[Source extract]
Diplomacy Based On 2004 Election
IF I WAS A PALESTINIAN MILITANT (OR CIVILIAN) I'LD BE VERY QUIET
'TILL AFTER THE 2004 ELECTION!
Some see Jewish shift toward GOP
By Anne E. Kornblut, Globe Staff, 5/7/2003
ASHINGTON -- The Jewish community responded enthusiastically when Senator Joseph I.
Lieberman joined the presidential ticket in 2000, a move many saw as recognition of their long
support for the party of Franklin D. Roosevelt and John F. Kennedy. As they had for every election in
decades, Jewish voters overwhelmingly cast their ballots for the Democrats.
But after a year and a half of strong statements
from President Bush about fighting terrorism,
along with his equally strong backing of Prime
Minister Ariel Sharon of Israel, some prominent
analysts in both parties say they detect a shift in
the Jewish community. For the first time in more
than 20 years, one Democratic pollster said he
sensed an erosion of support from Jewish
activists that could affect the presidential race.
And according to researchers at B'nai Brith,
younger Jewish Americans seem more likely to
lean Republican than their parents.
Younger Jews do not have the attachment to
defining moments in Democratic history like the
New Deal that their parents and grandparents do,
making them more open to consider voting for a
Republican candidate, the researchers said.
''Our conclusion is, there's going to be a fight for the Jewish vote in 2004,'' said Jay Garfinkel, executive
editor of the B'nai Brith magazine International Jewish Monthly, which is publishing the report.
There is already ''a detectable shift in the Jewish community, in terms of their openness and willingness to
support Republican candidates,'' said Matthew Brooks of the Republican Jewish Coalition. ''Right now
we're on a path, looking at 2004, where we're going to see, I think, that increase in Jewish support
continue.'' Not all Jewish voters support the Sharon government, which has taken a hard-line approach in
the Palestinian territories to rout out Terrorism
and has been reluctant to stop settlement activity, a key
component of the peace process. Also, it is never simple to measure opinions in the Jewish community,
where views of the most outspoken leaders are not always shared at the grass roots. Political scientists also
differ in their assessment of how much opinions have changed.
But one prominent Democratic pollster, who spoke on condition of anonymity, said that some Jewish
activists and fund-raisers have been lured to consider supporting Bush by his forceful response to terrorism,
an issue that resonates deeply with supporters of Israel and people who have traveled there.

[Short problem 1] In the article on Jewish voters, who is named as executive editor of the International Jewish Monthly?
[Short problem 2] Supply the next part of the article on Jewish voters, beginning after its last sentence.
The listing comes from a different source than the article on Jewish voters.

[Records held in a dataset]
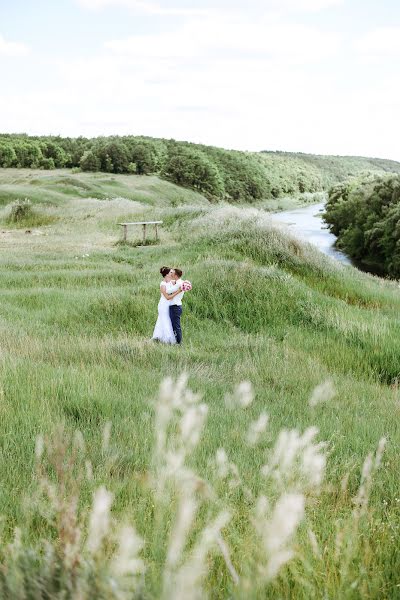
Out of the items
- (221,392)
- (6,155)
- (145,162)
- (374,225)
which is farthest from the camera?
(145,162)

[Expected answer 1] Jay Garfinkel

[Expected answer 2]
Bush has sided with Israel repeatedly, referring to Sharon as a ''man of peace'' last year and demanding
that all terrorist attacks stop before the peace process moves ahead. In response, the American Israel
Public Affairs Committee has issued more than a dozen statements over the last year and a half,
''applauding'' Bush for his support of Israel, one sign of the evolving relationship between Bush and the
In standing up to other countries, Bush has struck a chord with some Jewish voters, who may be liberal on
social issues but are generally hawkish on foreign policy, according to University of Virginia political
scientist Larry Sabato.
''I think some Jewish voters have been attracted to Bush's strength and national security stands beyond
Israel,'' he said. ''They prefer a strong foreign policy leader to a weak one, and we've seen this before in
previous highs among Jews voting Republican. There's certainly a precedent for this.
''It's part of the Bush-Rove strategy of marginal gains,'' Sabato said. ''They're not going to carry the
Jewish-American vote, but they can increase their performance from 2000, and in so doing make it much
more difficult for a Democrat to win.''
The Democratic pollster agreed, saying: ''Right after Sept. 11, there were polls that said Jews liked Bush.
Well, everyone liked Bush then.
''Having said that, there has been some erosion on the part of community influentials, leaders, even some
money people,'' he said. ''At the highest echelon [of leadership], there has been some erosion, but that is not
evident in the general public.''
Republicans have been trying to lay claim to the Jewish vote for years. With the exception of the Reagan
election in 1980 -- in which estimates suggest he earned 39 percent of the Jewish vote, compared with 45
percent for Jimmy Carter -- there have been wide gaps between Republicans and Democrats for decades.
Other estimates say George H.W. Bush won just 11 percent of the Jewish vote, compared with 9 percent
for Ross Perot and 80 percent for Bill Clinton. In the last election, George W. Bush won just 19 percent of
the Jewish vote, and Al Gore won 78 percent, estimates say.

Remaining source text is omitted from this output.